The promise of Valve’s rejuvenated Arch-based Linux OS has ably demonstrated the power of the dedicated gaming operating system, especially when you think about what Proton has delivered when getting Windows games working in a Linux environment. And since the Steam Deck originally launched at the start of last year a general install build has always just been “soon” on the horizon.
To be fair, we have long had system images we can drop onto existing devices, such as laptops, desktops, and toasters, but Valve has always said “It may not work properly. SteamOS 3 proper will come out sometime after [the Steam Deck] launch (and even then it may not work on your toaster.)”
So when are we going to get SteamOS 3.x outside of the Steam Deck?
“Oh, man,” sighs Lawrence Yang, “it’s very high on our list, it’s on our list and we are working on it. But a lot of the same people that would make the general install of SteamOS available are the same people that are making Galileo [Steam Deck OLED] work.

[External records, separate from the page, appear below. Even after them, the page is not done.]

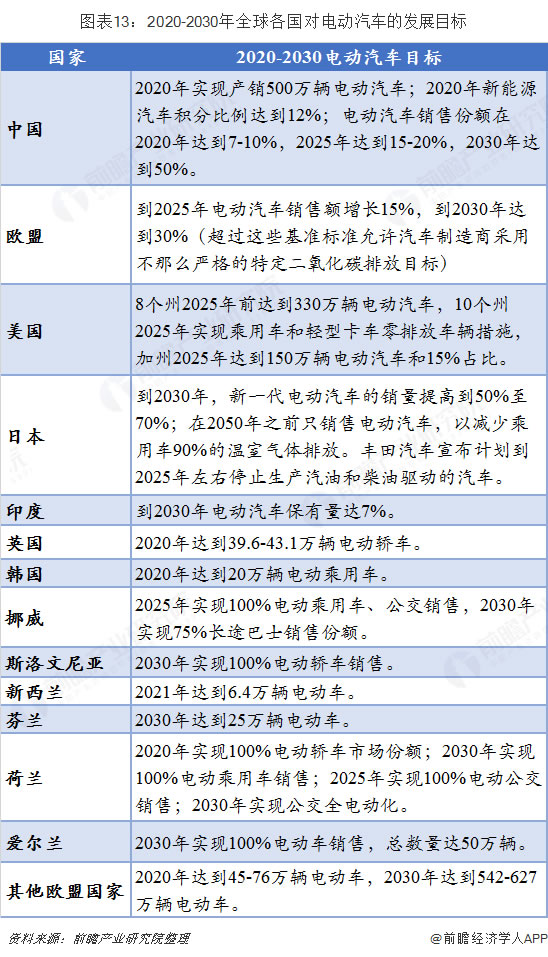 图表13：2020-2030年全球各国对电动汽车的发展目标

| 国家 | 2020-2030电动汽车目标 |
|---|---|
| 中国 | 2020年实现产销500万辆电动汽车；2020年新能源汽车积分比例达到12%；电动汽车销售份额在2020年达到7-10%，2025年达到15-20%，2030年达到50%。 |
| 欧盟 | 到2025年电动汽车销售额增长15%，到2030年达到30%（超过这些基准标准允许汽车制造商采用不那么严格的特定二氧化碳排放目标） |
| 美国 | 8个州2025年前达到330万辆电动汽车，10个州2025年实现乘用车和轻型卡车零排放车辆措施，加州2025年达到150万辆电动汽车和15%占比。 |
| 日本 | 到2030年，新一代电动汽车的销量提高到50%至70%；在2050年之前只销售电动汽车，以减少乘用车90%的温室气体排放。丰田汽车宣布计划到2025年左右停止生产汽油和柴油驱动的汽车。 |
| 印度 | 到2030年电动汽车保有量达7%。 |
| 英国 | 2020年达到39.6-43.1万辆电动轿车。 |
| 韩国 | 2020年达到20万辆电动乘用车。 |
| 挪威 | 2025年实现100%电动乘用车、公交销售，2030年实现75%长途巴士销售份额。 |
| 斯洛文尼亚 | 2030年实现100%电动轿车销售。 |
| 新西兰 | 2021年达到6.4万辆电动车。 |
| 芬兰 | 2030年达到25万辆电动车。 |
| 荷兰 | 2020年实现100%电动轿车市场份额；2030年实现100%电动乘用车销售；2025年实现100%电动公交销售；2030年实现公交全电动化。 |
| 爱尔兰 | 2030年实现100%电动车销售，总数量达50万辆。 |
| 其他欧盟国家 | 2020年达到45-76万辆电动车，2030年达到542-627万辆电动车。 |

资料来源：前瞻产业研究院整理
@前瞻经济学人APP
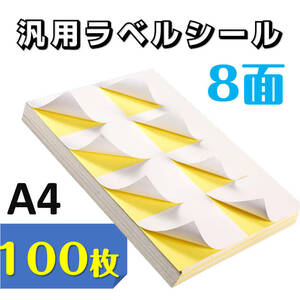 汎用ラベルシール

8面

A4

100枚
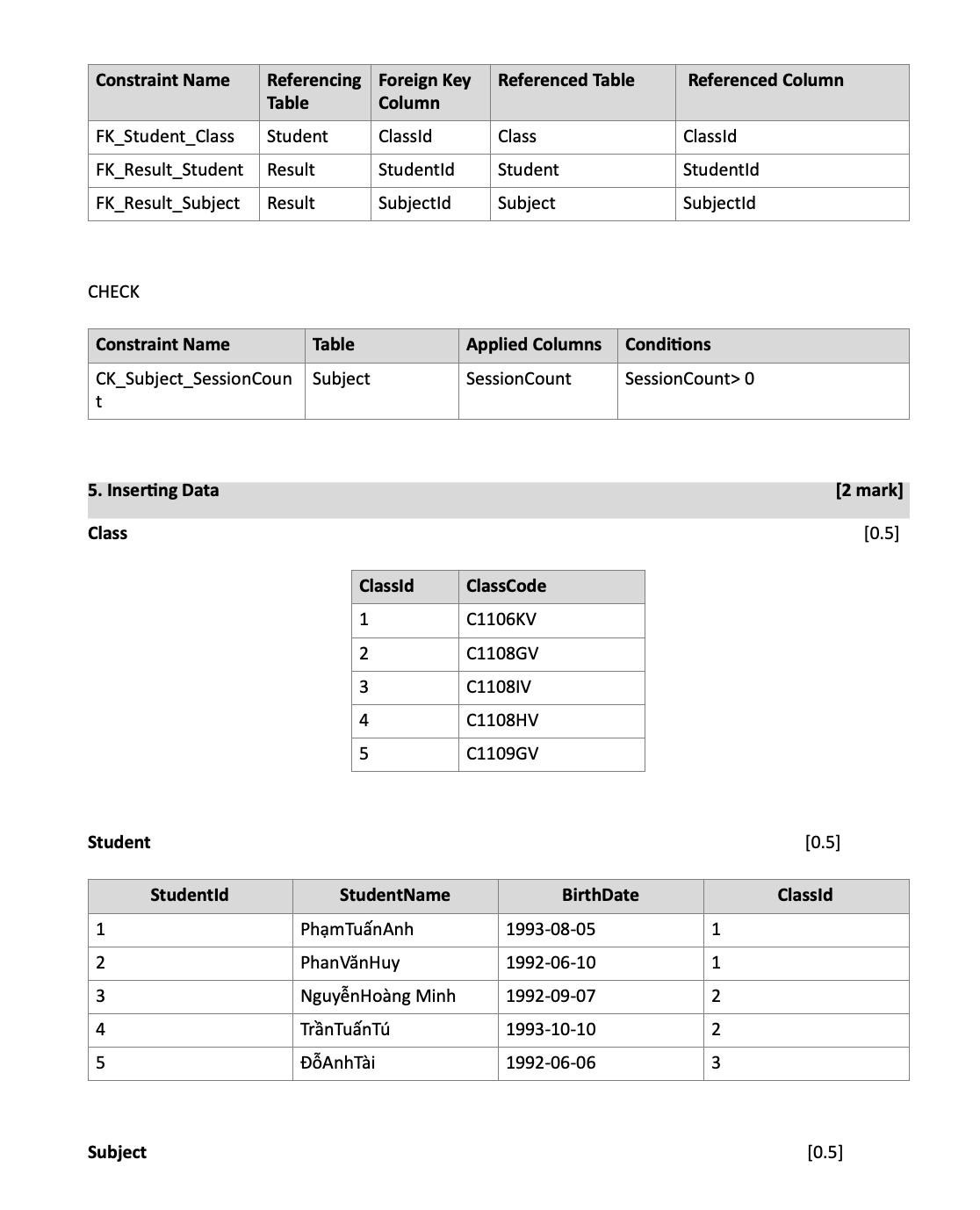 | Constraint Name | Referencing Table | Foreign Key Column | Referenced Table | Referenced Column |
|---|---|---|---|---|
| FK_Student_Class | Student | ClassId | Class | ClassId |
| FK_Result_Student | Result | StudentId | Student | StudentId |
| FK_Result_Subject | Result | SubjectId | Subject | SubjectId |

CHECK

| Constraint Name | Table | Applied Columns | Conditions |
|---|---|---|---|
| CK_Subject_SessionCount | Subject | SessionCount | SessionCount> 0 |

5. Inserting Data [2 mark]

Class [0.5]

| ClassId | ClassCode |
|---|---|
| 1 | C1106KV |
| 2 | C1108GV |
| 3 | C1108IV |
| 4 | C1108HV |
| 5 | C1109GV |

Student [0.5]

| StudentId | StudentName | BirthDate | ClassId |
|---|---|---|---|
| 1 | PhạmTuấnAnh | 1993-08-05 | 1 |
| 2 | PhanVănHuy | 1992-06-10 | 1 |
| 3 | NguyễnHoàng Minh | 1992-09-07 | 2 |
| 4 | TrầnTuấnTú | 1993-10-10 | 2 |
| 5 | ĐỗAnhTài | 1992-06-06 | 3 |

Subject [0.5]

“We’re hoping soon, though, it is very high on our list, and we want to make SteamOS more widely available. We’ll probably start with making it more available to other handhelds with a similar gamepad style controller. And then further beyond that, to more arbitrary devices. I think that the biggest thing is just, you know, driver support and making sure that it can work on whatever PC it happens to land on. Because right now, it’s very, very tuned for Steam Deck.”
(Image credit: Future)
The idea of getting it running on other handhelds is sound. Right now they all work with AMD APUs, which means they’re all essentially running on the same kind of architecture as the Steam Deck, and they all have the same kind of design. Meaning they’ve got thumbsticks and dpads.
And if Valve can make it so that something like the OneXPlayer OneXFly or Ayaneo Air 1S or ROG Ally run smoothly with SteamOS, then that will take a lot of the friction points out of these predominantly Windows-based devices.
“There are a lot of things that have to be supported,” Yang tells me, “but we are still very interested in that. We would like to see it, especially on all these other handheld devices, like we were working with them and hoping that we can get SteamOS running on them as well, because we think it is a really good customer experience. And we think that more people should have access to it.”
(Image credit: Future)
Steam Deck OLED review: Our verdict on Valve’s handheld.
Best Steam Deck accessories: Get decked out.
Steam Deck battery life: What’s the real battery life?
Best handheld gaming PC: What the best travel buddy?
For me, the ‘really good customer experience’ would be the ability to get the Steam Deck’s quick resume feature working on literally any other device. From using the Steam Deck OLED over the last few weeks, that has been the thing which reminded me just how good SteamOS is.
In the meantime, you can get a similar experience to the Steam Deck one from Big Picture Mode, which is essentially using the same SteamOS interface. Or, if you really wanted to go down the Linux route you could install one of any number of different distributions that will cater to gamers and PC gaming hardware to greater or lesser extents. I’ve had PopOS running relatively happily on an RTX 3080-based Razer Blade—with ray tracing and DLSS support—for a while now, I just don’t ever expect it to be able to go into standby.
And get used to either learning to love the terminal, or at least get good at copy and pasting code you trust. That’s the Linux way, right?